Can you freeze cooked quinoa? Short answer: YES. Read on to find out more about how and why you should freeze cooked quinoa.
Why you’ll love it: Having cooked quinoa in the freezer is a food prepping trick that saves you a ton of time and enables you to make quick healthy meals.
How long it takes: half hour
Equipment you’ll need: large covered pan, freezer bags or containers
Servings: makes 9 cups
Can you freeze quinoa?
This has probably become clear to you, since you’re reading this post, but yes, you can! It’s one of my favorite kitchen shortcuts. I don’t ever cook a partial bag of quinoa; I always make the entire thing. It’s so much easier to only do that work once rather than every time you need quinoa for a recipe.
I cook the entire bag, let it cool, and then put it in measured portions in zip-top bags. I flatten them out so they fit nicely in my freezer, label them with the date and quantity, and then freeze until I need them again.

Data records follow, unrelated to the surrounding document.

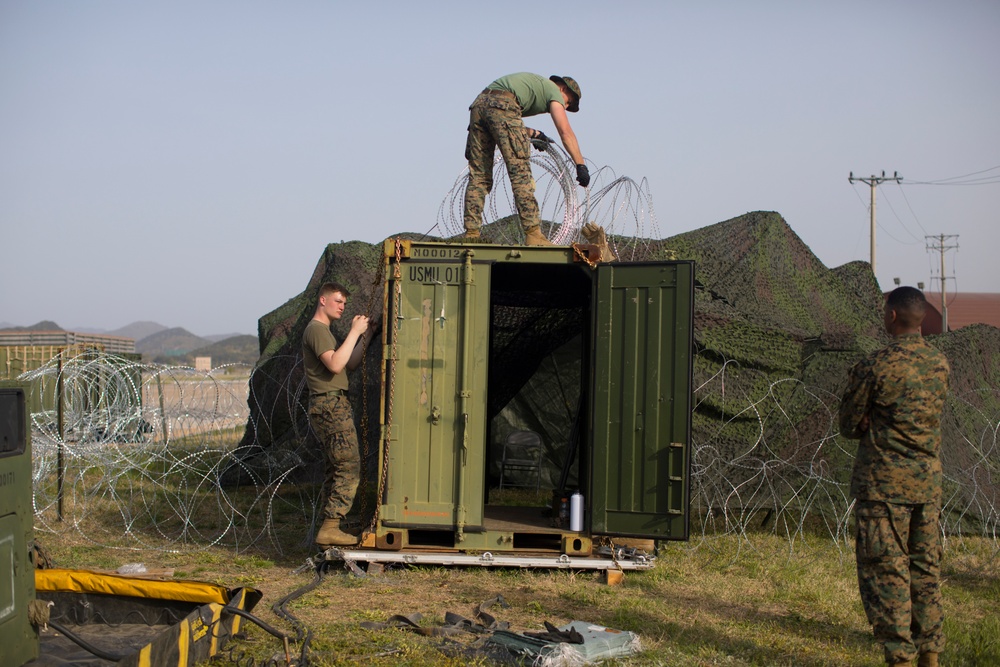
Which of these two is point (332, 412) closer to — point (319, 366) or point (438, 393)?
point (319, 366)

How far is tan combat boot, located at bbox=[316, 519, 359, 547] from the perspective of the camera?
7.44 meters

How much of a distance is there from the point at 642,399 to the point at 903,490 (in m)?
2.38

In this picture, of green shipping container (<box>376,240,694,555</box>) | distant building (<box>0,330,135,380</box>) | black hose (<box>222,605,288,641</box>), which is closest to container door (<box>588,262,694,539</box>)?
green shipping container (<box>376,240,694,555</box>)

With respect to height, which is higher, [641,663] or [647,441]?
[647,441]

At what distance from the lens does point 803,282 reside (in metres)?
11.4

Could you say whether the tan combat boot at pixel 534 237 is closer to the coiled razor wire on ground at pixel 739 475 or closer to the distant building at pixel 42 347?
the coiled razor wire on ground at pixel 739 475

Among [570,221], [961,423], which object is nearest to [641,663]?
[570,221]

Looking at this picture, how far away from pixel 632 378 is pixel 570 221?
1.83m

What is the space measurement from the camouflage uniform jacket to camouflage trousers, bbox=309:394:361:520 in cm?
392

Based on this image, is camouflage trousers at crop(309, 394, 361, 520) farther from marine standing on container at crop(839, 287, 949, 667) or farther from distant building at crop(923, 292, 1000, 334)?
distant building at crop(923, 292, 1000, 334)

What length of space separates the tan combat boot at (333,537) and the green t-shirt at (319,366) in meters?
1.06

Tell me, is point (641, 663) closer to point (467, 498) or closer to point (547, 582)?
point (547, 582)

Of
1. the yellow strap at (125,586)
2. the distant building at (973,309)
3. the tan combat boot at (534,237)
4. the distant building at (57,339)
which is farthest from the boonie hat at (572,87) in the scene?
the distant building at (973,309)

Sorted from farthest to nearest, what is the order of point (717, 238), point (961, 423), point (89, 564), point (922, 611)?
point (717, 238), point (961, 423), point (89, 564), point (922, 611)
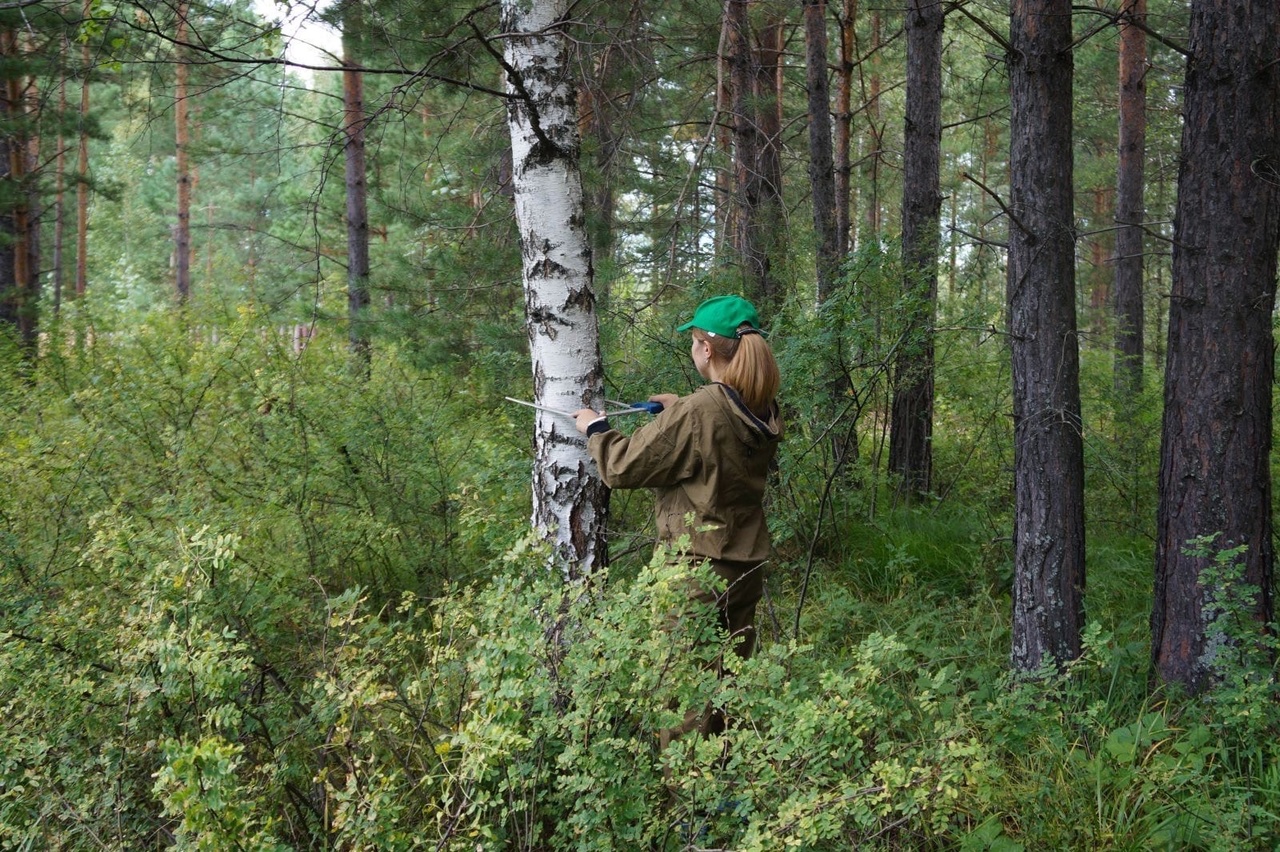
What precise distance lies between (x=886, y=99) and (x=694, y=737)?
20.5m

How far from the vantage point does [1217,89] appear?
377 centimetres

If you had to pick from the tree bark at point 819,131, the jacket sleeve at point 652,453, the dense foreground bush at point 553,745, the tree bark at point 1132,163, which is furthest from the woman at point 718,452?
the tree bark at point 1132,163

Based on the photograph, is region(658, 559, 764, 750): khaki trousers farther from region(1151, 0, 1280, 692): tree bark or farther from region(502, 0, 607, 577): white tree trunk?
region(1151, 0, 1280, 692): tree bark

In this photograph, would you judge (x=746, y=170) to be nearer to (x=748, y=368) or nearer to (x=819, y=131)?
(x=819, y=131)

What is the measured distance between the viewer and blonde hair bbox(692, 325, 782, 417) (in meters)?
3.56

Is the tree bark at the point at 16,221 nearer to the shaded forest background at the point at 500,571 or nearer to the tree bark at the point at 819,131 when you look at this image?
the shaded forest background at the point at 500,571

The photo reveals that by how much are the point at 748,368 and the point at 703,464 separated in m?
0.42

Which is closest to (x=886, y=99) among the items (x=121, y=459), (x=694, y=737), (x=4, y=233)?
(x=4, y=233)

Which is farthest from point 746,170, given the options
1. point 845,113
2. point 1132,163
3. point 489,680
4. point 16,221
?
point 16,221

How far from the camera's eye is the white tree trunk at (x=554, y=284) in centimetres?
383

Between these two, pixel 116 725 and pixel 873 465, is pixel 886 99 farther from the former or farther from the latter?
pixel 116 725

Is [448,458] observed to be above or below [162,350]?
below

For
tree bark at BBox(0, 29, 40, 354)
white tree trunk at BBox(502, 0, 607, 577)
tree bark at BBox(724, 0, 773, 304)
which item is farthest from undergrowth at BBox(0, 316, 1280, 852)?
tree bark at BBox(0, 29, 40, 354)

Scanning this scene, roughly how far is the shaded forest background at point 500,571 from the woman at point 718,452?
334 millimetres
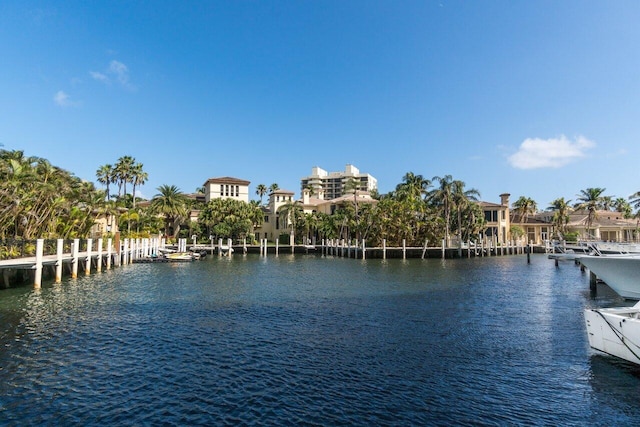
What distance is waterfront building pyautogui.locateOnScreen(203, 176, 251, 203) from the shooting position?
9579 cm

They thaw quickly (especially when they’re flattened out), and they make my life (and yours!) SO MUCH EASIER.
How to Freeze Quinoa
Here’s the quick version. Scroll down to the recipe card for the full run-down.
- Cook quinoa as directed on the package. Keep in mind it about triples in size, so choose a big pot!
- Cool completely. I usually put it in a bowl and toss it in the fridge uncovered so the steam can escape.
- Portion and freeze. I like to freeze in 2 cup portions, but if you have a favorite recipe that takes three cups, or 1, or 10, do that!
- Flatten out the freezer bags and label with contents, quantity, and date. Freeze for up to 10 months.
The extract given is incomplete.